Celebrating the new year with six wishes for books and publishing.
(Bullit Marquez / Associated Press)

As we start a new year, it’s nice to envision the most perfect version of the future. Things like world peace, the end of poverty, a miracle cure for global warming, and free ice cream and tacos for everyone.

Sure, that’s a fantasy. But in that line, I’d like to share my list of wishes for books and publishing in 2015. The things that would make the publishing world brighter, bookish lives better, and bring smiles to readers’ faces. Here’s what I wish for 2015:

Publishers realize readers are their customers. This knowledge has been creeping into the world of publishing, but there is still a long way to go. Traditionally, publishers sold books to bookstores and bookstores worried about selling books to customers. That needn’t go away, but it’s not enough. Books are bought and sold all kinds of ways these days, and the better publishers get at reaching the ready reader sitting alone with an electronic device, the healthier their businesses will be.

Amazon figures out how to purge irrelevant one-star book reviews. To close 2014, bestselling author Harlan Coben tweeted his “favorite one-star Amazon review,” which reads, “One star: Never received it -- don’t think I ordered it.” Clearly, this is not the fault of the writer, nor does it have anything to do with the book itself. Nevertheless, the one star gets factored into Amazon’s overall ranking of the book, bringing its average down. The only good thing about irrelevant single star reviews is the One-Star Book Reviews Tumblr, which compiles some doozies. For Emily Dickinson’s collected poems, “wah wah wah”; for “Sula” by Toni Morrison, “I rated it a one because I found the sex revolting, as I always do. That’s just me.”


No more novels based on literary figures. Books are great. People who write books are great. And nonfiction books about people who write books are great; no matter how you feel about Roland Barthes’ critique of biography-based literary criticism, writers remain strange and interesting creatures. But lately, our book room has been flooded by novels based on real literary figures. What contemporary writer can do justice in fiction to Shirley Jackson? How can a contemporary novel about her compare to the novels she wrote herself?

Fewer books like “51 Shades of Beige.” Every few years some beleaguered book professional notes that we have too many books, as anyone who sees about 100 per week come across her desk eventually concludes. Part of the problem is that we have too many copycat books. Yes, publishers are eager to capitalize on the last big hit by running the trend into the ground, but that’s not a good thing. Did we need more boy wizards after Harry Potter?
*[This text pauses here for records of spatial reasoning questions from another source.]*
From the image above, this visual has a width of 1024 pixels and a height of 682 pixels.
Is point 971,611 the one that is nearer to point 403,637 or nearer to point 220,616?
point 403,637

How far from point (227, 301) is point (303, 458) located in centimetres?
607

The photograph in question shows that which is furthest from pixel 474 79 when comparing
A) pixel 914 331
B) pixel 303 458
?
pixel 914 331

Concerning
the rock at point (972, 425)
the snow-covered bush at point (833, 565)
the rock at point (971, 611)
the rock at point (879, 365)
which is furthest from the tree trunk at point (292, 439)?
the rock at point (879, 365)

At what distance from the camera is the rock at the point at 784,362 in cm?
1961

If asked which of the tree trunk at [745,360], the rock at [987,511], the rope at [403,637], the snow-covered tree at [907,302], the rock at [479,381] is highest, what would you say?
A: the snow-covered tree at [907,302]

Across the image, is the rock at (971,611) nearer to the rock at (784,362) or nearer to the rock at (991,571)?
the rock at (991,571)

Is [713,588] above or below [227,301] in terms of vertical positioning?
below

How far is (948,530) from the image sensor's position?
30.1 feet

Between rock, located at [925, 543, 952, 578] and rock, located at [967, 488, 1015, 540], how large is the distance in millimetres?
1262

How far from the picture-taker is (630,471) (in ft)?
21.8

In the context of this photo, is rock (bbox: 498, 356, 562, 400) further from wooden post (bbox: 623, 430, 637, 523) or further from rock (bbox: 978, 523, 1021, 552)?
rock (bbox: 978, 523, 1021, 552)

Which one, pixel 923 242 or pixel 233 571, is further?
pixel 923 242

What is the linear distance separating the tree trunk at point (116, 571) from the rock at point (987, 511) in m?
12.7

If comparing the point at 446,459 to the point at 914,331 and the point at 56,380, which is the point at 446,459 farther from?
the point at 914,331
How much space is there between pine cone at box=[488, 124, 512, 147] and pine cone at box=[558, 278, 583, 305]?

A fleet of teens fighting to the death after “The Hunger Games”? Noted symbologists (not an actual occupation) springing up all over after “The Da Vinci Code”? And it’s not just publishers; writers hoping to become the next E.L. James have penned other erotic “Fifty Shades of Grey"-adjacent books like “Fifty Shades of Brown,” “Fifty Shades Pinker,” “51 Shades of Maggie” “Fifty Shades of Naughty,” and “Fifty Shades of Lady Mary Grey.” Too much.

Self-published writers will find better ways to reach readers. More than 450,000 books were self-published in 2013. That’s a lot of books, and it’s almost impossible for new self-published authors to raise their profile above the crowd. There may be plenty of discussions around self-published books, but it’s hard to find authoritative takes on the books themselves. Publishers Weekly has created Booklife, which is still in beta, and its format may speak to book professionals more than readers. Maybe new websites will emerge; maybe new groups of writers will form. Maybe something out there just needs a little boost to become the go-to place for self-published books.

E-books will fulfill their interactive promise. When “The Silent History” was first published in 2012, it thrillingly demonstrated how an e-book could be both a well-written novel and fundamentally different from a print book. Delivered episodically, “The Silent History” was meant to be read on a phone, and if the reader passed certain locations, additional mini-stories set in those places would be unlocked. But two years later, look in the iBookstore and there’s nothing like it -- the top interactive e-books are cookbooks, basically gorgeous instruction manuals, and illustrated books for kids. Meanwhile, the Atavist continues, as it has since 2011, to deliver longform nonfiction enhanced for tablets with video, photos and sound, but it remains an outlier. May 2015 bring more e-books that are truly transformed.